Little wonder, then, that the APA has reportedly asked its members to remember the importance of abiding by the Goldwater Rule this week. Recent news has been awash with conspiracy theories about the psychiatric state of the new US President: 37 mental health experts signed a letter published in The New York Times on Monday stating that “the grave emotional instability indicated by [Donald] Trump’s speech and actions makes him incapable of serving safely as president”; a therapist wrote in Vox about the “insider view” on the debate her colleagues are having about Trump’s mental health; and The Atlantic ran a piece by a psychologist on the “mind of Donald Trump”, “drawing from well-validated concepts in the fields of personality, developmental, and social psychology”.

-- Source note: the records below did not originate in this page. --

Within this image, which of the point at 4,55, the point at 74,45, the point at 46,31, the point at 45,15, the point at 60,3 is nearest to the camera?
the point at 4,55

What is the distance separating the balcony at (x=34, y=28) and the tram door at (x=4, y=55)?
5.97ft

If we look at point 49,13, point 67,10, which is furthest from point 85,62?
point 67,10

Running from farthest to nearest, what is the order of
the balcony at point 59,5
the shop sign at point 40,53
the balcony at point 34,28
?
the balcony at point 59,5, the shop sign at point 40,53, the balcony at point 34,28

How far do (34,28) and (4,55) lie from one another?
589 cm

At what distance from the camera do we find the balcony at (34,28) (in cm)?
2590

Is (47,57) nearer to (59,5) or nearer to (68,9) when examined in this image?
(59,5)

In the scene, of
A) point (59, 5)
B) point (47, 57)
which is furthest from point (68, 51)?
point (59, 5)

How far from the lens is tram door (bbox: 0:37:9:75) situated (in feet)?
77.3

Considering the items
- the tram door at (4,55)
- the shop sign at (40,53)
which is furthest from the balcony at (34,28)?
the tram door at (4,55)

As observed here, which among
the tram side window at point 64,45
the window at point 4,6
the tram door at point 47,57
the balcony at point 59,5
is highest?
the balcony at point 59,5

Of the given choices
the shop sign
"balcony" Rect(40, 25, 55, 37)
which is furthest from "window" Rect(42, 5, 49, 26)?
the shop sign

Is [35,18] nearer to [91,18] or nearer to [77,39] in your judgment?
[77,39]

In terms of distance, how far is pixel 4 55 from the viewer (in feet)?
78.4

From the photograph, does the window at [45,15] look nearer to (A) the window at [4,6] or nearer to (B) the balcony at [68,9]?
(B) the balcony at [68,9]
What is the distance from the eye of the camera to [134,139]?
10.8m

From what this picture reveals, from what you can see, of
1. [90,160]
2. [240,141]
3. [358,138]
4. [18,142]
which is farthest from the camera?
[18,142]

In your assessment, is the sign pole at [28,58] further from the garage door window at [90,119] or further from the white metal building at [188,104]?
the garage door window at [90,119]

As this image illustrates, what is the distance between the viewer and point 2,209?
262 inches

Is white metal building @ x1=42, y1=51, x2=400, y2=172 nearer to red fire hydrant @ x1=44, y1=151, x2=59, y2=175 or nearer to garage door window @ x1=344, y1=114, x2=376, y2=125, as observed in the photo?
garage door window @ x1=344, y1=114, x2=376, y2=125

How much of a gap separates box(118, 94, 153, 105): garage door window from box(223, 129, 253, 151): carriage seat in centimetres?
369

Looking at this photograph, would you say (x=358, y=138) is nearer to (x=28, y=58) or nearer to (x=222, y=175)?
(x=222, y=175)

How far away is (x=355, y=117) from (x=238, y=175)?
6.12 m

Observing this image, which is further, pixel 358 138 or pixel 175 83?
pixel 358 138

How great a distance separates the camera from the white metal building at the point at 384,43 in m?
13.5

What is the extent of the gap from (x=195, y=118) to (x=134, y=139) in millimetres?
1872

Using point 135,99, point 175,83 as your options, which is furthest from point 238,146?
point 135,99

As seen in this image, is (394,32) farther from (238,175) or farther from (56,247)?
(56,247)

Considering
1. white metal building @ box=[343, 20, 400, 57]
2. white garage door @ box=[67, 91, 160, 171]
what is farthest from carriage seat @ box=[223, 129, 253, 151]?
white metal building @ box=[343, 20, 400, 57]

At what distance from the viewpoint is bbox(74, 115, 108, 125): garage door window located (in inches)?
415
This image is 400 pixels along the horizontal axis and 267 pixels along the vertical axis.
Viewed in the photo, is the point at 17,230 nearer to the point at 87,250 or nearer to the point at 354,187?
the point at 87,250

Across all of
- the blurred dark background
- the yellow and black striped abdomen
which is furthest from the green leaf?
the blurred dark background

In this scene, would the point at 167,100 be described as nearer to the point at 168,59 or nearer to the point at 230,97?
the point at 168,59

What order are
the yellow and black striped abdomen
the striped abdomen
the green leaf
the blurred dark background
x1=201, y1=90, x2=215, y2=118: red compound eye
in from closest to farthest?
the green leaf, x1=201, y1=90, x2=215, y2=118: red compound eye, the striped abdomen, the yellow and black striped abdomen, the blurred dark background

People just can’t wait to crack open that orange head and see what’s inside – especially if they’re mental health professionals.

You can see why Donald Trump makes for irresistible psychiatric fodder. His semi-literate 5am tweets about a former Miss Universe’s sex tapes; quotes like “If Ivanka weren’t my daughter, I’d be dating her” just screaming out for Freudian analysis; reports that one of the first things he asked an international foreign policy expert after becoming President was why the US couldn’t use nuclear weapons as a first response. All these remarks seem – to put it lightly – abnormal for a head of state. So is it the responsibility of psychiatrists to warn us all, before he acts on his words and does something really crazy?

No. No, it absolutely, definitely is not. And here’s why: we can’t keep conflating bad behaviour or reprehensible views with mental illness.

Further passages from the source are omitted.